ABZ 2021 Meeting: A, B and Z: The Structure, Function and Genetics of Z-DNA and Z-RNA
The ABZ 2021 Meeting was held virtually on May 19, 2021. The first of its kind, this international conference gathered more than 200 scientists from 24 countries. Participating were researchers in genetics, molecular biology, chemistry and biochemistry, immunology, structural and cell biology, and machine learning. The meeting was organised conjointly by the Faculty of Computer Science, Molecules (an open access journal by MDPI), RNA Society, International Journal of Molecular Sciences, and InsideOutBio.
The meeting addressed progress in research involving Z-DNA and Z-RNA. These high energy left-handed conformers of B-DNA and A-RNA are associated with biological functions and disease outcomes, as evidenced from both human and mouse genetic studies.

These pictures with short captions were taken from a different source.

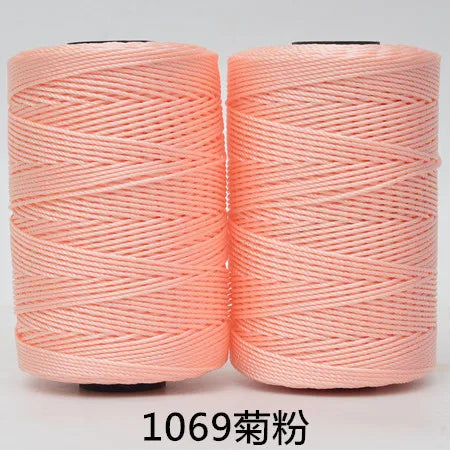 Two spools of pink hand knitting and crochet cord for crafting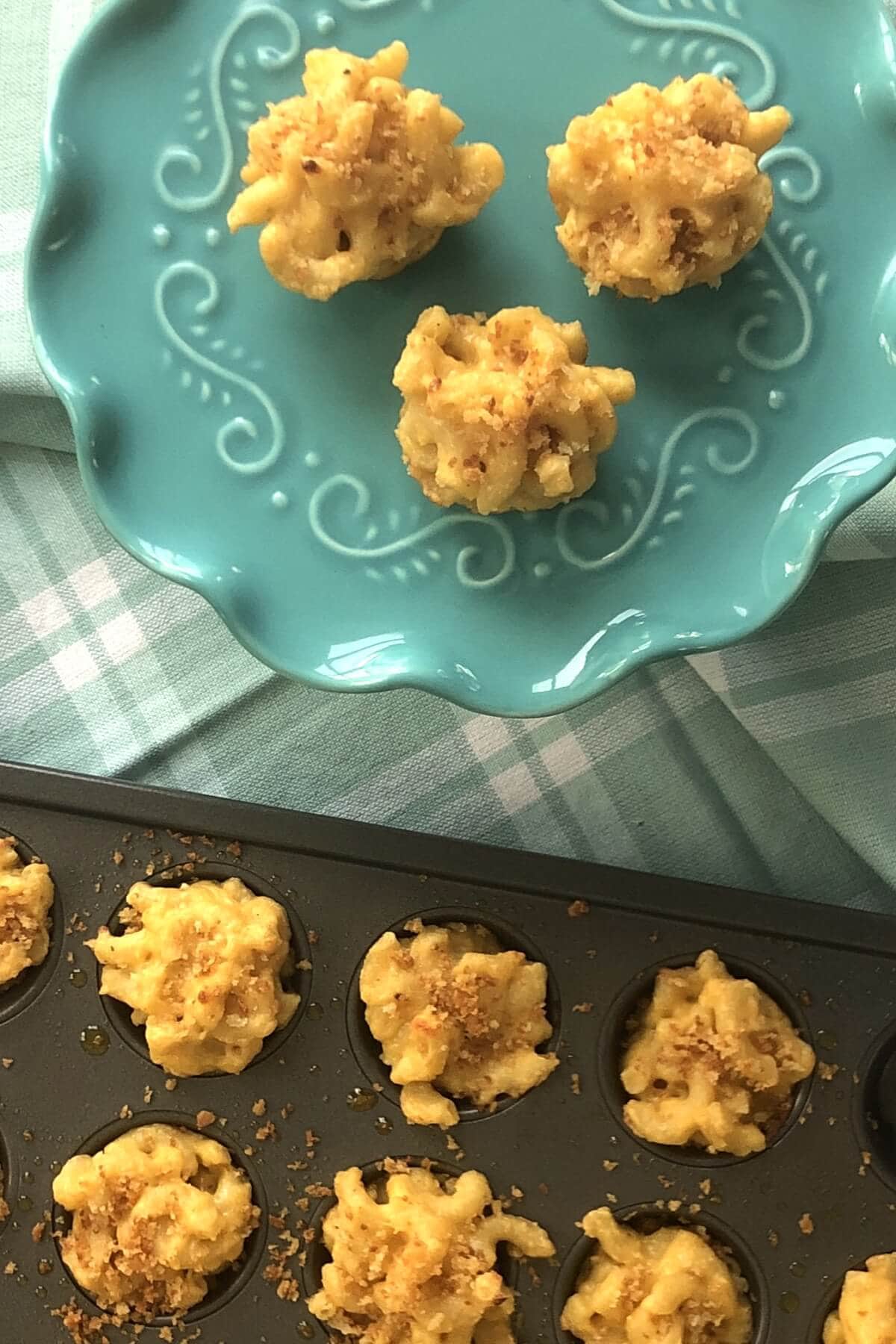 mini muffin pan with macaroni and cheese cups.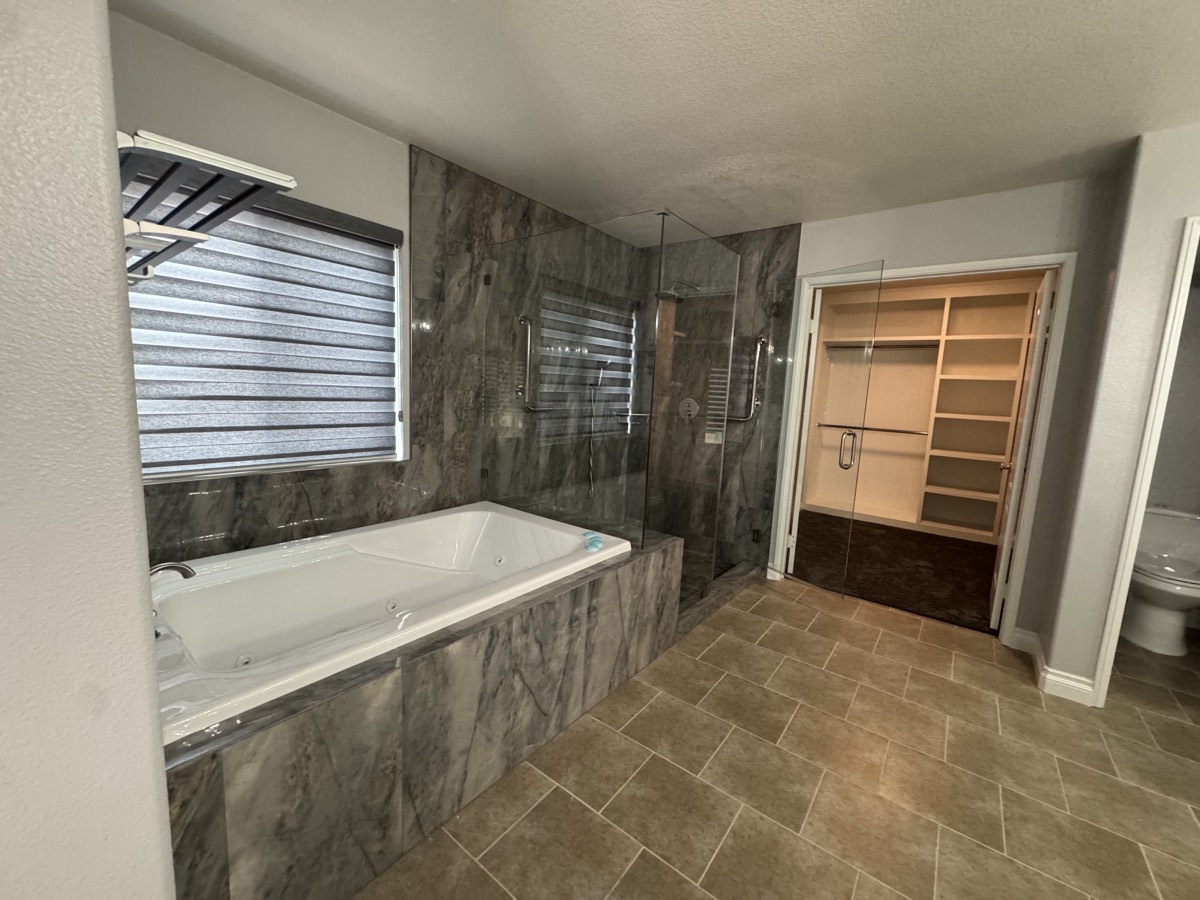 Gray marble master bath with jetted tub and glass shower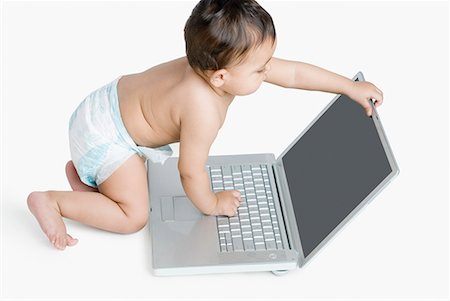 High angle view of a baby girl playing with a laptop Foto de stock - Sin royalties Premium, Código: 630-01709098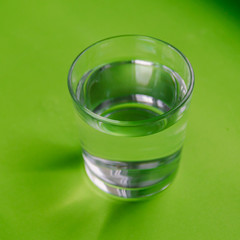 A glass of purified water on a bright green background.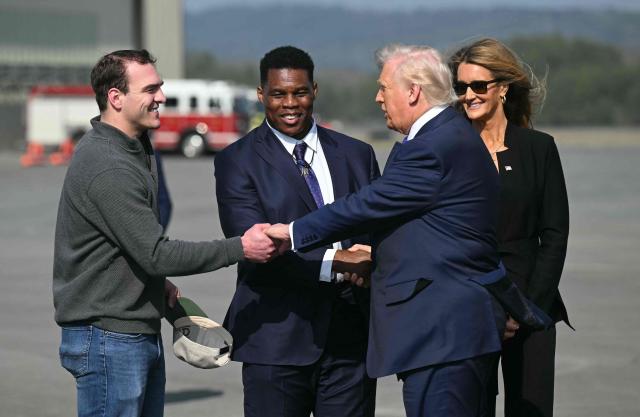 US President Donald Trump shakes hands with University of Georgia football quarterback Gunner Stockton (L) and Herschel Walker (2L), US Ambassador to the Bahamas, after stepping off Air Force One upon arrival at Richard B. Russell Regional Airport in Rome, Georgia, on February 19, 2026. Trump is in northwest Georgia to visit local businesses and give remarks about the economy at a steel factory. (Photo by SAUL LOEB / AFP)
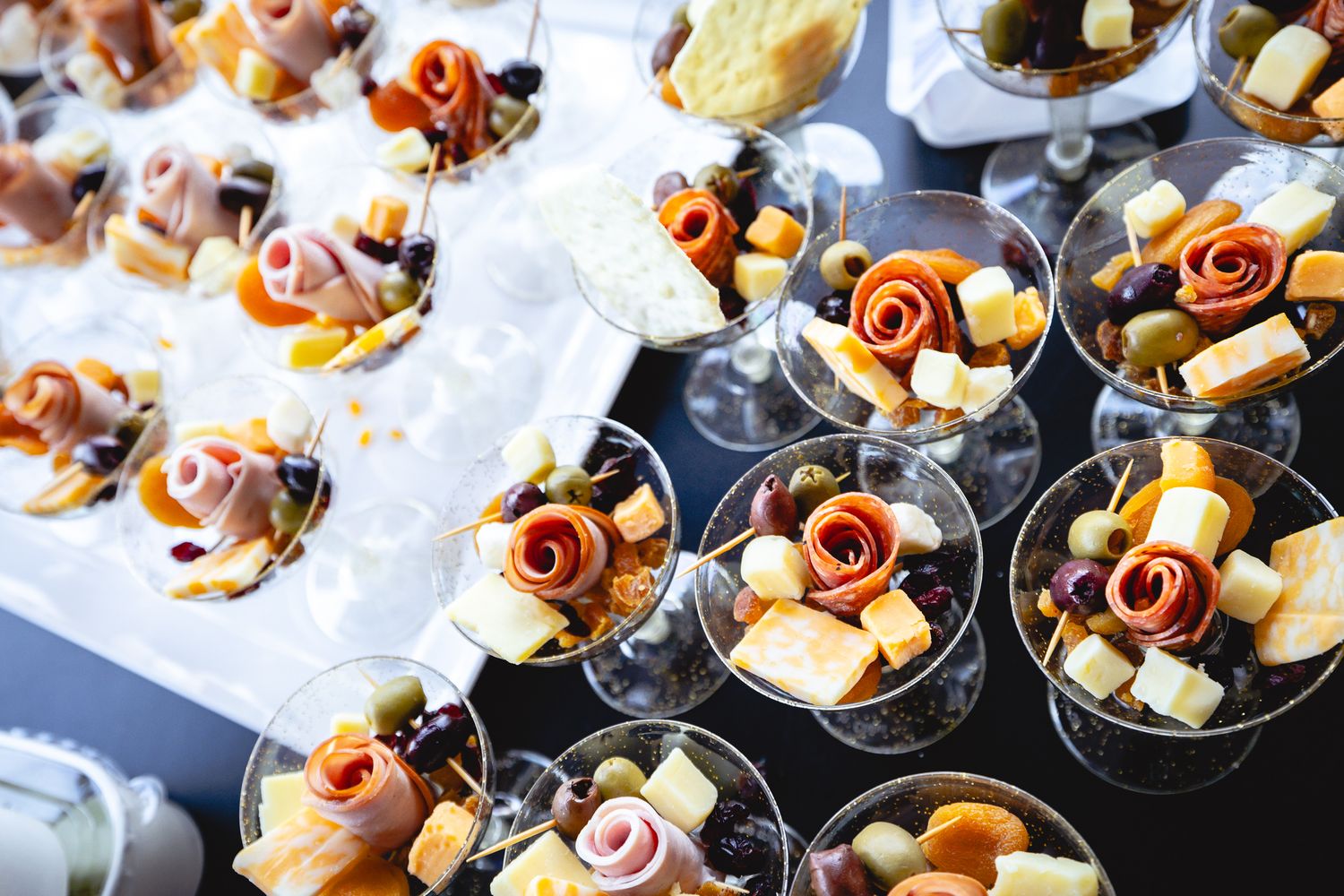 Elegant appetizers and hors d'oeuvres arranged on black plates for a catered event.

These alternative structures, that form under physiological conditions, called flipons, regulate type I interferon responses and induce necroptosis during viral infection. They can also stimulate genetic instability, resulting in adaptive evolution and diseases such as cancer.
Historically, the biological role of alternative nucleic acid structures has been controversial, especially for Z-DNA. It required new approaches to identify structure-specific proteins that recognized the left-handed conformation and genetic studies to characterize the effects of variants on phenotypes. These advances were informed by biochemical, structural, and biophysical approaches that established the conditions necessary to flip from the right-handed to left-handed conformation.
A total of eighteen speakers presented in three main sessions, with a deliberate focus on presenting unpublished data.
Based on presentations by Yukio Kawahara, Alan Herbert, Tony Sun, and Qingde Wang, the key role of ADAR1 p150, which contains the Z-DNA and Z-RNA binding Zα domain in regulating type I interferon responses in both human and mice is now beyond doubt. Also, the key role of the related Z-DNA binding protein 1(ZBP1) in the inflammatory cell death called ‘necroptosis’ during infections such as vaccinia (Bert Jacobs and Ed Mocarski) and influenza (Sid Balachandran and Thiru Kanneganti) is also clearly established.
Manolis Pasparakis presented genetic models identifying pathways in which endogenous ZBP1 dsRNA substrates are associated with disease outcomes in the gut and the skin. Other labs (Jon Maelfait, Jan Rehwinkel, and Andrew Oberst) presented studies from genetically modified mouse models to examine the interactions between ZBP1, MDA5, and ADAR1 and their outcomes, in particular live births.
Maria Poptsova presented computational approaches based on the DeepZ machine learning algorithm to study factors that alter the B -> Z flip energetics in vivo and to describe the pathways involved. Structural studies on Z-RNA formation by Quentin Vicens and Beat Vögeli outlined some of the different requirements for Z-RNA formation compared to Z-DNA formation, pointing at a widespread distribution of Z-RNA across transcriptomes. Other elegant single-molecule studies were present by Seok-Cheol Hong and Zev Bryant, providing precise details for the flip from right-handed to left-handed structures and how these approaches enable future studies of the molecular machines involved in these processes.
The evolutionary roles of simple repeat sequences that adopt different conformations under physiological conditions, called ‘flipons’, was presented by Alan Herbert. Karen Vasquez examined the mechanistic processing of mutagenic H-DNA and Z-DNA by DNA repair proteins that maintain genomic integrity.
The breakout rooms proved a great success allowing many colleagues who have contributed to the field over the years to reconnect and exchange recollections with those new to this endeavour. Tom Jovin, Ron Hill, Shuguang Zhang and Horace Drew anchored the historical discussion, with Guliang Wang, Cat Musselman, and Heather Koehler moderating rooms focusing on the structure, biology and genetics of all things Z.